How to find out what digits are missing in an IntStream

Question

I want to return a string consisting of those digits (in ascending order) that do not appear in any of the argument numbers. I don't know how this should be done, but I would like to use the long as a comparator to find out the missing digits in IntStream.
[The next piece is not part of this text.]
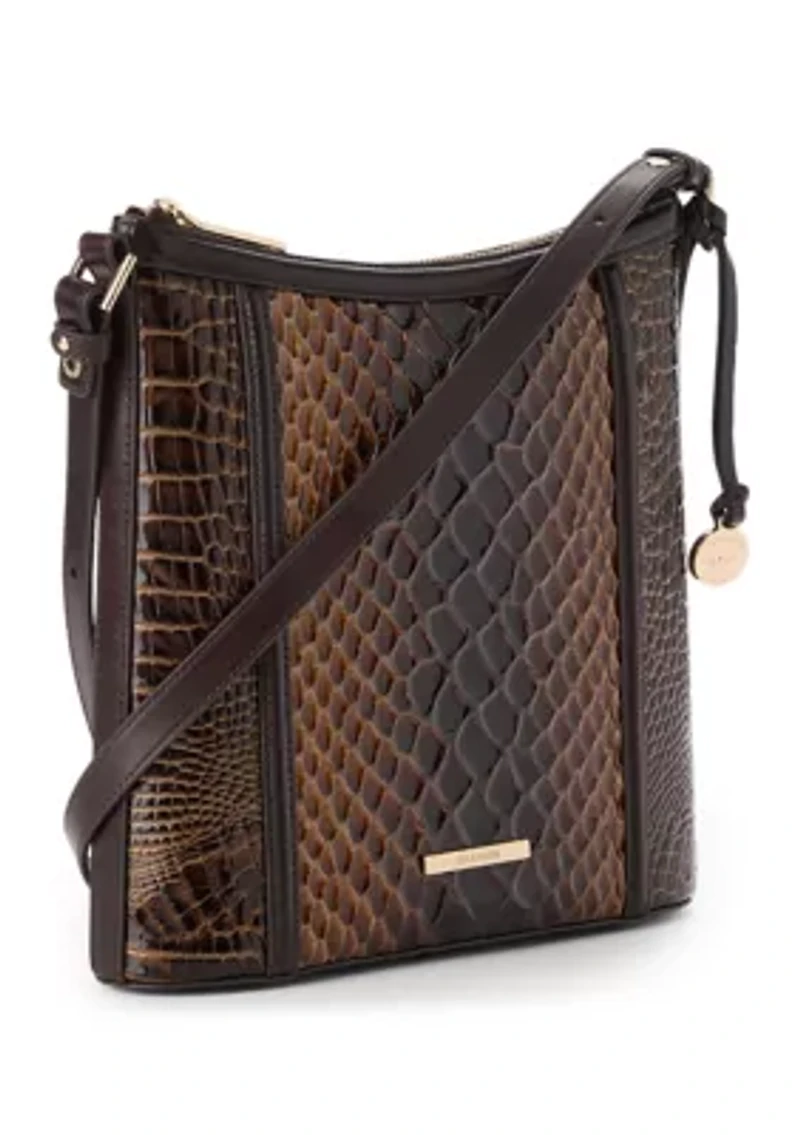 Katie Crossbody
For example, if numeros = [1201, 23045], I must return "6789"

My code:

public static String digitosQueNoEstanEn(List<Long> numeros)
{
    long n = 1234567890;
    IntStream numStream = numeros.stream()
        .map(c -> c.toString())
        .flatMapToInt(c -> c.chars())
        .distinct();

Answer 1

There are many solutions to this problem, one of which is a simple set removal. You essentially want to remove all used digits from the set of valid digits, and store the result as a String . That can be done with the following:

public static String digitosQueNoEstanEn(List<Long> numeros) {
    Set<Integer> usedDigits = numeros.stream()
                                     .map(String::valueOf)
                                     .flatMapToInt(String::chars)
                                     .map(c -> Character.digit(c, 10))
                                     .boxed()
                                     .collect(Collectors.toSet());

    return IntStream.range(0, 10)
                    .filter(i -> !usedDigits.contains(i))
                    .sorted()
                    .mapToObj(Integer::toString)
                    .collect(Collectors.joining());
}

When invoked with your example of [1201L, 23045L] , the output is what you expect:

6789

---

Andy Turner also mentioned that using a BitSet may be a viable solution. If you choose to use one, your solution may look like the following:

public static String digitosQueNoEstanEn(List<Long> numeros) {
    BitSet bitSet = BitSet.valueOf(new long[] { 0b0011_1111_1111 });

    numeros.stream()
        .map(String::valueOf)
        .flatMapToInt(String::chars)
        .map(c -> Character.digit(c, 10))
        .forEach(bitSet::clear);

    return bitSet.stream()
                 .sorted()
                 .mapToObj(Integer::toString)
                 .collect(Collectors.joining());
}

Answer 2

Here is what I came up with.

        public static String digitosQueNoEstanEn(List<Long> numeros) {
           String digits = "0123456789";
           return numeros.stream()
                .flatMap(numero->Arrays.stream(Long.toString(numero).split("")))
                .distinct()
                .reduce(digits, (dgts,d)->dgts.contains(d) ? dgts.replace(d,"") : dgts);
         }

         List<Long> numeros = List.of(1201L, 23045L);
         digitosQueNoEstanEn(numeros);  
         System.out.println(result);

6789

Basically I flatten the list of supplied numbers to digits and then just remove them in a reducing operation. What is left are the digits that were not in the original numbers.